### THE DATA ###

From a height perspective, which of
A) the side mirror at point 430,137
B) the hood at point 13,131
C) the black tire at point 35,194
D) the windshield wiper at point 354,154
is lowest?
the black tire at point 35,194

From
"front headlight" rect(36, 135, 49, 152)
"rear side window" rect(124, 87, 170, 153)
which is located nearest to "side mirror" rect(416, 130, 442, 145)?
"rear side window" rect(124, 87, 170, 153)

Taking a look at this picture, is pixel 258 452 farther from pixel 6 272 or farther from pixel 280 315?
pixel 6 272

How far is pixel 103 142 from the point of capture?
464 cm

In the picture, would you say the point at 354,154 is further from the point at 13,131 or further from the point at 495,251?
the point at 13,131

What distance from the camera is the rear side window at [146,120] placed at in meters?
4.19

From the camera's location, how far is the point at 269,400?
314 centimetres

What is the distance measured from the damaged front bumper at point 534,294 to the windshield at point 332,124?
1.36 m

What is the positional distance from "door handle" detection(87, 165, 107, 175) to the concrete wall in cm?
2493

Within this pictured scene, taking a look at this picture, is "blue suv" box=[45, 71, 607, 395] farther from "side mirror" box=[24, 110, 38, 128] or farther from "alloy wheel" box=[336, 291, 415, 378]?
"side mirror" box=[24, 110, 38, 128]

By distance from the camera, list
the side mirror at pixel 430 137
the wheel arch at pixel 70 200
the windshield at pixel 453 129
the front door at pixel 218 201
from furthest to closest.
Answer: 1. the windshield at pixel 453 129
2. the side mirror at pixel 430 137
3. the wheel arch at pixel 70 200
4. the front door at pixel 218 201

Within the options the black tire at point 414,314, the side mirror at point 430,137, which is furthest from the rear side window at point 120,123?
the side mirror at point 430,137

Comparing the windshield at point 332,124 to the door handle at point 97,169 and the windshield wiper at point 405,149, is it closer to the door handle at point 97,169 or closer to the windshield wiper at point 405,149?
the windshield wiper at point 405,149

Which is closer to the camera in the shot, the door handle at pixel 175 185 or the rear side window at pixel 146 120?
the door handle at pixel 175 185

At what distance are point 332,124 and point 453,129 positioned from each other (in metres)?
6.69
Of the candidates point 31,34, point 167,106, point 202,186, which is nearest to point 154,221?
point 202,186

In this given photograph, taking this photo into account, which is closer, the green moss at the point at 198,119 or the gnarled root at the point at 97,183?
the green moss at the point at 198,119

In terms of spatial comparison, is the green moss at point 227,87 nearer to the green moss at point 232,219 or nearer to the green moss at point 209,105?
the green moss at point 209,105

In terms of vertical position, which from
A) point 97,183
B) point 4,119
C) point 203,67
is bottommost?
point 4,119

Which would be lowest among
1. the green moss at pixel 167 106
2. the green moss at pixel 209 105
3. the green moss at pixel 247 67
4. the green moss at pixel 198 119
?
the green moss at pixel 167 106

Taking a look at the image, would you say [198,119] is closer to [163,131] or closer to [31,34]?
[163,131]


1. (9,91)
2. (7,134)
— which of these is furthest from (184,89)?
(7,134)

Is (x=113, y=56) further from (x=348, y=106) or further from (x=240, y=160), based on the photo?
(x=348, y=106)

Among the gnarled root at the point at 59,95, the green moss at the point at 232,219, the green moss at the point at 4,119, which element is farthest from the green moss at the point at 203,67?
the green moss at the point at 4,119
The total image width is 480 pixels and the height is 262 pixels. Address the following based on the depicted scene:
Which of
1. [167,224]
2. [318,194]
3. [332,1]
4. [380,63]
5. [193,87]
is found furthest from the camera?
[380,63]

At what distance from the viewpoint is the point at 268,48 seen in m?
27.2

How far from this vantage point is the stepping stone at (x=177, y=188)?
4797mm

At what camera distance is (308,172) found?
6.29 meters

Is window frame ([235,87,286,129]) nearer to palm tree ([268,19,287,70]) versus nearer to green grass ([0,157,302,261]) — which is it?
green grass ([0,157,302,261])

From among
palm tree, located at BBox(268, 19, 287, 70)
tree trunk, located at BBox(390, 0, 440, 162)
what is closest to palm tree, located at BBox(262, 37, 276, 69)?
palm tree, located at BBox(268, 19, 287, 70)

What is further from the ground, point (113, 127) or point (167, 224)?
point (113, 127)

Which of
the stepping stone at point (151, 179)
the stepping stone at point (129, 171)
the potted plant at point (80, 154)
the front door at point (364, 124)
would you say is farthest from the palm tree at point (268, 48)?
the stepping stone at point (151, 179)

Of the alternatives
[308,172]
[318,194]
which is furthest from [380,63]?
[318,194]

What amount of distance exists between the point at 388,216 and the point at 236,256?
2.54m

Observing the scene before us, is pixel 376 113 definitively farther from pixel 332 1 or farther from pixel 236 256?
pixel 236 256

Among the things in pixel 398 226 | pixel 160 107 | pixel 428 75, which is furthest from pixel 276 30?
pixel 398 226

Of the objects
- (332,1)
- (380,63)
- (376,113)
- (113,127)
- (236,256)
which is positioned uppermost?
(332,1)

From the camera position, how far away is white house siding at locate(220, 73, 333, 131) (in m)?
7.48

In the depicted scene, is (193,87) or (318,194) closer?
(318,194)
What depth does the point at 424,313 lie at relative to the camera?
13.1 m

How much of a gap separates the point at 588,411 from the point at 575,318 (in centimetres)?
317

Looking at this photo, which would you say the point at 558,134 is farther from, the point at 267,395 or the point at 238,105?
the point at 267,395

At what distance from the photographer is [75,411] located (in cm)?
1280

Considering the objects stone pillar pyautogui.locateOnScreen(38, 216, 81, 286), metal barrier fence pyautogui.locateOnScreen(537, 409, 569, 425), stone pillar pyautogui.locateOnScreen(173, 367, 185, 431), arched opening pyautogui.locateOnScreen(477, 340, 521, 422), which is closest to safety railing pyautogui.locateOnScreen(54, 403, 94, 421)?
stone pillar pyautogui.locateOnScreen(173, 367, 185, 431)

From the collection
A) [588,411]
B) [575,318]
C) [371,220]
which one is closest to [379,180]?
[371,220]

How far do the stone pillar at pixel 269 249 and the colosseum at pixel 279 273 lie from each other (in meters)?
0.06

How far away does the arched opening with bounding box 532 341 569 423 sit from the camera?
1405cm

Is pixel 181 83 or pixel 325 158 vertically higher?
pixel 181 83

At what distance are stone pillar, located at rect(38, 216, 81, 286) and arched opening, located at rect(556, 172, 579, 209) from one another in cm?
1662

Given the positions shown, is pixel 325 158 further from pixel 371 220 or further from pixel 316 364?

###

> _INSTRUCTIONS FOR THE TASK_
Rewrite all the entries above with "arched opening" replaced by "archway" and everything else left unchanged.

> _RESULT_
From a height perspective, which of
A) the side mirror at point 430,137
B) the hood at point 13,131
C) the black tire at point 35,194
D) the windshield wiper at point 354,154
is lowest?
the black tire at point 35,194

From
"front headlight" rect(36, 135, 49, 152)
"rear side window" rect(124, 87, 170, 153)
which is located nearest to "side mirror" rect(416, 130, 442, 145)?
"rear side window" rect(124, 87, 170, 153)

Taking a look at this picture, is pixel 258 452 farther from pixel 6 272 or farther from pixel 280 315?
pixel 6 272

How far is pixel 103 142 from the point of capture?
464 cm

In the picture, would you say the point at 354,154 is further from the point at 13,131 or further from the point at 495,251?
the point at 13,131

What distance from the camera is the rear side window at [146,120] placed at in meters?
4.19

From the camera's location, how far is the point at 269,400?
314 centimetres

What is the distance measured from the damaged front bumper at point 534,294 to the windshield at point 332,124?
1.36 m

What is the positional distance from "door handle" detection(87, 165, 107, 175) to the concrete wall in cm?
2493

Within this pictured scene, taking a look at this picture, is "blue suv" box=[45, 71, 607, 395] farther from "side mirror" box=[24, 110, 38, 128] or farther from "alloy wheel" box=[336, 291, 415, 378]?
"side mirror" box=[24, 110, 38, 128]

By distance from the camera, list
the side mirror at pixel 430 137
the wheel arch at pixel 70 200
the windshield at pixel 453 129
the front door at pixel 218 201
from furthest to closest.
Answer: 1. the windshield at pixel 453 129
2. the side mirror at pixel 430 137
3. the wheel arch at pixel 70 200
4. the front door at pixel 218 201

Within the options the black tire at point 414,314, the side mirror at point 430,137, which is furthest from the rear side window at point 120,123?
the side mirror at point 430,137

Comparing the windshield at point 332,124 to the door handle at point 97,169 and the windshield wiper at point 405,149, is it closer to the door handle at point 97,169 or closer to the windshield wiper at point 405,149?
the windshield wiper at point 405,149

Which is closer to the camera in the shot, the door handle at pixel 175 185 or the rear side window at pixel 146 120?
the door handle at pixel 175 185

At what distance are point 332,124 and point 453,129 positioned from each other (in metres)?
6.69
Of the candidates point 31,34, point 167,106, point 202,186, which is nearest to point 154,221?
point 202,186

In this given photograph, taking this photo into account, which is closer, the green moss at the point at 198,119 or the gnarled root at the point at 97,183?
the green moss at the point at 198,119

In terms of spatial comparison, is the green moss at point 227,87 nearer to the green moss at point 232,219 or nearer to the green moss at point 209,105?
the green moss at point 209,105

In terms of vertical position, which from
A) point 97,183
B) point 4,119
C) point 203,67
is bottommost?
point 4,119

Which would be lowest among
1. the green moss at pixel 167 106
2. the green moss at pixel 209 105
3. the green moss at pixel 247 67
4. the green moss at pixel 198 119
?
the green moss at pixel 167 106

Taking a look at the image, would you say [198,119] is closer to [163,131] or closer to [31,34]?
[163,131]


1. (9,91)
2. (7,134)
— which of these is furthest from (184,89)?
(7,134)

Is (x=113, y=56) further from (x=348, y=106) or further from (x=240, y=160), based on the photo?
(x=348, y=106)

Among the gnarled root at the point at 59,95, the green moss at the point at 232,219, the green moss at the point at 4,119, which element is farthest from the green moss at the point at 203,67?
the green moss at the point at 4,119
The total image width is 480 pixels and the height is 262 pixels. Address the following based on the depicted scene:
Which of
1. [167,224]
2. [318,194]
3. [332,1]
4. [380,63]
5. [193,87]
is found furthest from the camera?
[380,63]

At what distance from the viewpoint is the point at 268,48 seen in m?
27.2

How far from this vantage point is the stepping stone at (x=177, y=188)?
4797mm

At what camera distance is (308,172) found?
6.29 meters

Is window frame ([235,87,286,129]) nearer to palm tree ([268,19,287,70]) versus nearer to green grass ([0,157,302,261]) — which is it?
green grass ([0,157,302,261])

From among
palm tree, located at BBox(268, 19, 287, 70)
tree trunk, located at BBox(390, 0, 440, 162)
what is closest to palm tree, located at BBox(262, 37, 276, 69)?
palm tree, located at BBox(268, 19, 287, 70)

What is further from the ground, point (113, 127) or point (167, 224)?
point (113, 127)

Which of
the stepping stone at point (151, 179)
the stepping stone at point (129, 171)
the potted plant at point (80, 154)
the front door at point (364, 124)
would you say is farthest from the palm tree at point (268, 48)?
the stepping stone at point (151, 179)

Of the alternatives
[308,172]
[318,194]
which is furthest from [380,63]?
[318,194]

What amount of distance exists between the point at 388,216 and the point at 236,256?
2.54m

Observing the scene before us, is pixel 376 113 definitively farther from pixel 332 1 or farther from pixel 236 256?
pixel 236 256

Among the things in pixel 398 226 | pixel 160 107 | pixel 428 75, which is furthest from pixel 276 30?
pixel 398 226

Of the objects
- (332,1)
- (380,63)
- (376,113)
- (113,127)
- (236,256)
which is positioned uppermost?
(332,1)

From the camera position, how far away is white house siding at locate(220, 73, 333, 131) (in m)?
7.48

In the depicted scene, is (193,87) or (318,194) closer?
(318,194)
What depth does the point at 424,313 lie at relative to the camera?
13.1 m

How much of a gap separates the point at 588,411 from the point at 575,318 (in centimetres)?
317

Looking at this photo, which would you say the point at 558,134 is farther from, the point at 267,395 or the point at 238,105?
the point at 267,395

At what distance from the photographer is [75,411] located (in cm)?
1280

Considering the objects stone pillar pyautogui.locateOnScreen(38, 216, 81, 286), metal barrier fence pyautogui.locateOnScreen(537, 409, 569, 425), stone pillar pyautogui.locateOnScreen(173, 367, 185, 431), archway pyautogui.locateOnScreen(477, 340, 521, 422), which is closest to safety railing pyautogui.locateOnScreen(54, 403, 94, 421)?
stone pillar pyautogui.locateOnScreen(173, 367, 185, 431)

From the collection
A) [588,411]
B) [575,318]
C) [371,220]
which one is closest to [379,180]?
[371,220]

How far do the stone pillar at pixel 269 249 and the colosseum at pixel 279 273 lie from each other (in meters)?
0.06

How far away does the archway with bounding box 532 341 569 423 sit from the camera?
1405cm

Is pixel 181 83 or pixel 325 158 vertically higher?
pixel 181 83

At what distance are stone pillar, located at rect(38, 216, 81, 286) and archway, located at rect(556, 172, 579, 209) from one another in cm?
1662

Given the positions shown, is pixel 325 158 further from pixel 371 220 or further from pixel 316 364?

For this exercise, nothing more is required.